On 23 December 1888, frustrated and ill, Van Gogh confronted Gauguin with a razor blade. In panic, Van Gogh left their hotel and fled to a local brothel. While there, he cut off the lower part of his left ear lobe. He wrapped the severed tissue in newspaper and gave it to a prostitute named Rachel, asking her to "keep this object carefully." Gauguin left Arles and never saw Van Gogh again. Days later, Van Gogh was hospitalized and left in a critical state for several days. Immediately, Theo—notified by Gauguin —visited, as did both Madame Ginoux and Roulin. In January 1889, he returned to the Yellow House, but spent the following month between hospital and home suffering from hallucinations and delusions that he was being poisoned. In March, the police closed his house after a petition by 30 townspeople, who called him "fou roux" (the redheaded madman). Paul Signac visited him in hospital and Van Gogh was allowed home in his company. In April, he moved into rooms owned by Dr. Rey, after floods damaged paintings in his own home. Around this time, he wrote, "Sometimes moods of anguish, sometimes moments when the veil of time and fatality of circumstances seemed to be torn apart for an instant." Two months later he had left Arles and entered an asylum in Saint-Rémy-de-Provence.

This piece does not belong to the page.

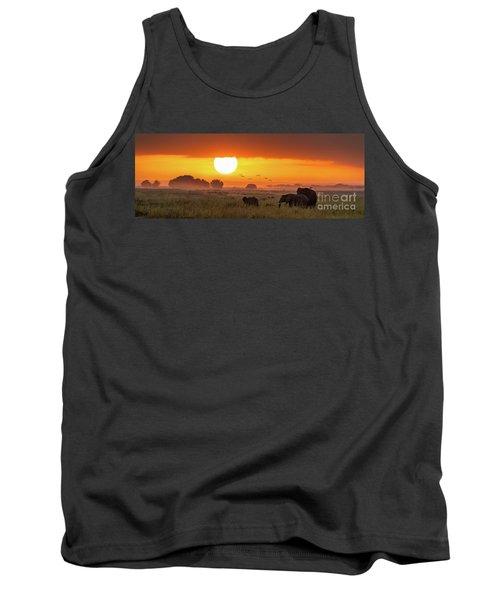 Elephants At Sunrise In Amboseli, Horizonal Banner Tank Top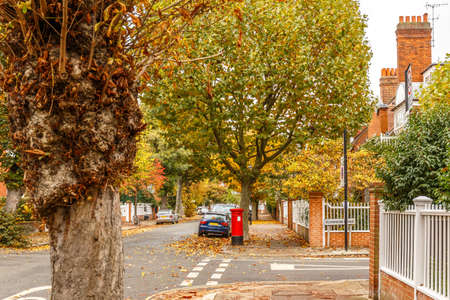 Chiswick suburb street in autumn, London, England Stock Photo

Recently acquitted from hospital, Van Gogh suffered a severe setback in December 1889. Although he had been troubled by mental illness throughout his life, the episodes became more pronounced during the last few years of his life. In some of these periods he chose to not or was unable to paint, a factor which added to the mounting frustrations of an artist at the peak of his ability.
His depression gradually deepened. On 27 July 1890, aged 37, he walked into a field and shot himself in the chest with a revolver. He survived the impact, but not realizing that his injuries were to be fatal, he walked back to the Ravoux Inn. He died there two days later. Theo rushed to be at his side. Theo reported his brother's last words as "La tristesse durera toujours" -- the sadness will last forever.
In the 1930s, the preserved ear was displayed in Paris along with his paintings, and attracted far more attention from the crowd than the paintings themselves.